La chimera dell'e-commerce

11-05-2018

Non è tutto oro quel che luccica

Business online

Non è tutto oro quel che luccica

Credo di avere disilluso più iniziative e-commerce in questi ultimi 3 anni, che realizzato nuovi progetti. Quasi quotidianamente ricevo proposte di partecipazioni in attività (la maggior parte online) che, dopo solo una prima audit convinco ad abbandonare.
Generalmente le proposte provengono da 3 tipologie di modelli di clientela.

 

IL RUSPANTE

Una persona sui 45/50 che svolge un’attività differente rispetto al contesto digitale in cui vuole essere coinvolto e che vive il mondo digitale passivamente riflesso dal figlio attraverso il suo IPAD. Generalmente grande lavoratore che ha maturato una buona esperienza e competenza nel proprio ambito e per tale ragione desidera ripetere il successo del proprio modello di impresa, in un business collaterale/parallelo che gli propone il compagno di spogliatoio o l’amico di merende con cui condivide una passione.

 

IL PARVENU

Il secondo modello è il discendente giovane dell’imprenditore che vuole mettersi in mostra nell’azienda. Pieno di iniziativa e di nuove idee, generalmente laureato che surfa l’onda dell’entusiasmo della sua giovane età. Trova antico il modo in cui nell’azienda di famiglia alcune situazioni sono gestite e vuole fare la rivoluzione.

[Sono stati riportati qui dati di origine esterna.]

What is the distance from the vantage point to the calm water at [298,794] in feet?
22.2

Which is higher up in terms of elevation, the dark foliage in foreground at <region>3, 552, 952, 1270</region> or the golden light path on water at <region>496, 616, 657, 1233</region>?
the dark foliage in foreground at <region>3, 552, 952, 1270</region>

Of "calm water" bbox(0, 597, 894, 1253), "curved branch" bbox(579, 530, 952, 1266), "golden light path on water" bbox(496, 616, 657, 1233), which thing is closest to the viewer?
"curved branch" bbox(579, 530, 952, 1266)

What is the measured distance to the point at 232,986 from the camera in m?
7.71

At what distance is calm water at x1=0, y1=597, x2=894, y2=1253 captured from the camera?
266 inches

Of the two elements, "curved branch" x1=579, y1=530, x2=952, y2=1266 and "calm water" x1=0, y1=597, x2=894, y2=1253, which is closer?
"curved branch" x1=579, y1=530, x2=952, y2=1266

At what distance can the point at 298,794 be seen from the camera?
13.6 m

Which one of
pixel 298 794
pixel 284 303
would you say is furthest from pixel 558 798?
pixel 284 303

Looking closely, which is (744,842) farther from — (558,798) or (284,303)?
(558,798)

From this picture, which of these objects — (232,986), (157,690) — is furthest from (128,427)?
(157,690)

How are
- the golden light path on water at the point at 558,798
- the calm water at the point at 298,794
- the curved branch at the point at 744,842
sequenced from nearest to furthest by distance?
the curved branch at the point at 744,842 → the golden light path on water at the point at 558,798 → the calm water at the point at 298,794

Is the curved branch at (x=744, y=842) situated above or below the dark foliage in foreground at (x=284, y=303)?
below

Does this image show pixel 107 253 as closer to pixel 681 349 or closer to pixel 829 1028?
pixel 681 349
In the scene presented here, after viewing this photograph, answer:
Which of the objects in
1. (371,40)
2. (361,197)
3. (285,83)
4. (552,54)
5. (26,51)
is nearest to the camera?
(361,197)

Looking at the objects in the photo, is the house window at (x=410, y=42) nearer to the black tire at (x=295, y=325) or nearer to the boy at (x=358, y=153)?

Generalmente è visto dall’interno come un saputello, benestante, lontano “dai problemi della vita” e l’ostacolo a cui deve far fronte è generalmente l’abitudine, l’inerzia e la scarsa visione dei collaboratori storici. La condizione in cui gravita è il confronto con collaboratori che fanno sì con la testa ascoltando le sue idee e nel frattempo pensano che sia un pazzo ed un folle, che si schianterà con i propri mezzi bruciando un sacco di soldi. (Sono anch’io figlio di un imprenditore ed odio gli Yes-man così come gli statici bastian contrari. Non capisco perché sia sempre così complesso il confronto sincero e disilluso).

 

L'INCONSAPEVOLE (il mio preferito)

Una persona che è innamoratissima del proprio lavoro di cui ne risulta portavoce brillante. Non è realmente interessato all’e-commerce e neppure ha una vocazione digitale. è però sensibile al bombardamento che riceve quotidianamente dalle chiacchiere da “bar” o “nei salotti delle associazioni di categorie“ dove tendenzialmente si narra la storia di uno sconosciuto che con 15 euro ha costruito un business milionario portando in rete le proprie idee. Poi ha venduto l’azienda ad una società Statunitense (perché nel credo comune, gli unici acquisitori/investitori in ambito digital sono solo gli statunitensi, così come i cinesi per il calcio...) ed ora vive su un’isola felice dove non piove mai. La sua richiesta, visto che con l’ecommerce, si fanno un sacco di soldi è tendenzialmente quella di voler investire qualche quattrino in modo da raggiungere nel minor tempo possibile l’isola felice e godersi il sole secco, sempre perché... non piove mai.

 

Insieme iniziamo a valutare la situazione di provenienza e gli step necessari per evolverla secondo le iniziative.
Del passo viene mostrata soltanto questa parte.